### Quoted passage
● ● ● ●

Monday, September 30, 2024

More in Number Than the Sand

I remember the day I realized that the world didn't revolve around me. 

Of course I knew in my head that I wasn't the center of the universe. I knew that only a tiny number of people on earth even knew of my existence. But somehow I viewed my life on center stage, with the spotlight on me, with my dreams, my griefs, my plans in the forefront and everyone else circling around me.

On that day, I was shopping and looked at the many people, and realized that, just like me, their lives were consumed by their dreams, their griefs, their plans. I wondered if others also had a ridulous sense of self-importance. Maybe each person I saw, and all the billions of other people in the world, also viewed their life as in the spotlight on center stage, with all other people as the extras of the set. Maybe we are all self-centered and wake each morning with our dreams, griefs, and plans as the most important thing in the universe. 

I am responsible for my thoughts, motives, words, and actions, so these things are necessarily important to me. But ever since that day, I've often looked at those I pass on the street, the driver of the car beside me, the strangers I elbow in a crowd and feel small. My dreams and plans, which feel so big to me, are unknown and unimportant to them. As one of the billions, my life is tiny.

Earlier this month we spent a week at the Outer Banks, North Carolina. Each morning I woke at my normal hour, peeked at the alarm clock, and considered my options. I was on vacation and could roll over and sleep a few more hours. But how can a person lay asleep at sunrise on the beach? 

I scrambled into clothes, grabbed my Bible, and headed to the top deck of our rental house, where the ocean was just barely visible. But the pounding of the waves continued to pull me. I popped in my earbuds, turned on my audio Bible, slipped on my sandals, and spent the next hour walking along the surf as the sky was painted pink and orange by the rising sun. 

I'm in awe of the power of the rhythmic waves. They are consistent, persistent, unrelenting. It didn't matter if I was watching or lying in bed. All over the world, day and night, year after year, the waves crash on the shore, moving methodically up and down with tide schedules so dependable they can be made years in advance. 

Sandpipers on twig-like legs, dance along the shore, always staying one step ahead of the wave, poking their beaks into the sand for some morsel. Three large birds (pelicans?) skim in silent procession just above the crest of the wave, disapearing in a silent dive then suddenly reappearing to skim the waves again. Crabs watch me warily, then scuttle into their holes. Each creature is consumed with its life, its survival. In each tiny brain, the spotlight is turned on it. Its life the most important existence in its universe.

● ● ● ●

### Record extracts
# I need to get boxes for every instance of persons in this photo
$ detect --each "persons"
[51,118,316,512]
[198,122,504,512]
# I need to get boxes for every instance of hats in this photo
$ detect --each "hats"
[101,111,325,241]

● ● ● ●

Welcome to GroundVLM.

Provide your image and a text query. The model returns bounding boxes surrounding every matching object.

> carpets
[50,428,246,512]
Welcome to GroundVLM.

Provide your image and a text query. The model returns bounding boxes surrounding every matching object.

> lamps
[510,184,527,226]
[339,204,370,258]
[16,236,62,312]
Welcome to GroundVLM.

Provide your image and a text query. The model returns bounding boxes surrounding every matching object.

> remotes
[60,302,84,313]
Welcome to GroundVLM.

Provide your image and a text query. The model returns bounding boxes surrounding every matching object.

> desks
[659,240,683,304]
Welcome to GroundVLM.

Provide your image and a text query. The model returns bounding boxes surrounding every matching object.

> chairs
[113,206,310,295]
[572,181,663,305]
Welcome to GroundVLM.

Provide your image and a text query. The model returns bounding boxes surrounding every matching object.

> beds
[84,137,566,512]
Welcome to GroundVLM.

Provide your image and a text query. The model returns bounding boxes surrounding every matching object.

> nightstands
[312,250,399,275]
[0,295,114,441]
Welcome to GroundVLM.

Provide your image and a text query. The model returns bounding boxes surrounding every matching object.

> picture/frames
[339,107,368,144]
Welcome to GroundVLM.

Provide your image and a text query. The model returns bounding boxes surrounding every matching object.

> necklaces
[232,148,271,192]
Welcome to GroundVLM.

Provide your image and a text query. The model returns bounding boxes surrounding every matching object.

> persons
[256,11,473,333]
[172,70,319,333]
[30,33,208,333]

● ● ● ●

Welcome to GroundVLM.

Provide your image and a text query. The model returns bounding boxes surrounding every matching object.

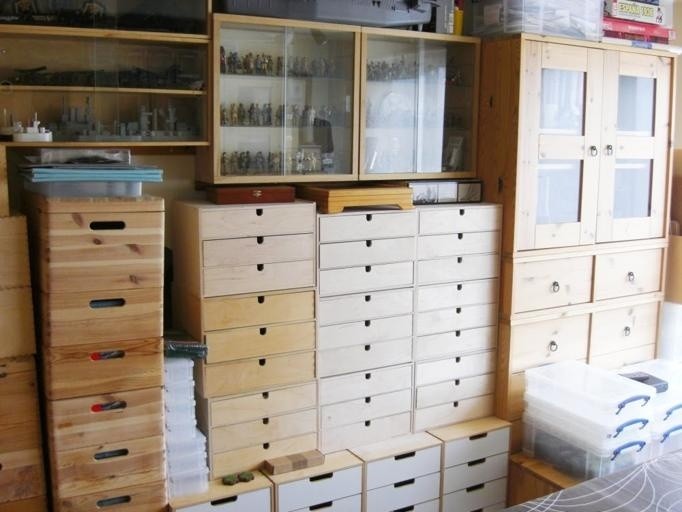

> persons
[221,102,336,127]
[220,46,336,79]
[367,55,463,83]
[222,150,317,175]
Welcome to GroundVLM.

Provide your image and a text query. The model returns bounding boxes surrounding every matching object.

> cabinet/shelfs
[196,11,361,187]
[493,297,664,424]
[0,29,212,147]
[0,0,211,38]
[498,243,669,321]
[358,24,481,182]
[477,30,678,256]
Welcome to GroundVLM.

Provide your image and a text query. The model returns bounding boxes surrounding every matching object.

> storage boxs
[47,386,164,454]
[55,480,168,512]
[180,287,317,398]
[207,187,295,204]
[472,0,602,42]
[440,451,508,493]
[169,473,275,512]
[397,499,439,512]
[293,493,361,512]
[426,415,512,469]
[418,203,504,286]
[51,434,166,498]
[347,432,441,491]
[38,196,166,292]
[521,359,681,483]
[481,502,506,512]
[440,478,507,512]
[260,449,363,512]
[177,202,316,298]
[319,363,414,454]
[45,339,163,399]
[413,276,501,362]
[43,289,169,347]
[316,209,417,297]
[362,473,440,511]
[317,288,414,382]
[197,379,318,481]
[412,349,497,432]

● ● ● ●

### Tasks
1. According to the blog post, where did the writer spend a week earlier this month?
2. In the blog post, take the part that opens with the words containing "Earlier this month" and closes with "the rising sun.", swap "earbuds" for "headphones", and write that part out again.
3. List every thing the blog post says the writer is responsible for.

### Set of answers
1. At the Outer Banks, North Carolina.

2.
Earlier this month we spent a week at the Outer Banks, North Carolina. Each morning I woke at my normal hour, peeked at the alarm clock, and considered my options. I was on vacation and could roll over and sleep a few more hours. But how can a person lay asleep at sunrise on the beach? 

I scrambled into clothes, grabbed my Bible, and headed to the top deck of our rental house, where the ocean was just barely visible. But the pounding of the waves continued to pull me. I popped in my headphones, turned on my audio Bible, slipped on my sandals, and spent the next hour walking along the surf as the sky was painted pink and orange by the rising sun.

3. thoughts, motives, words, actions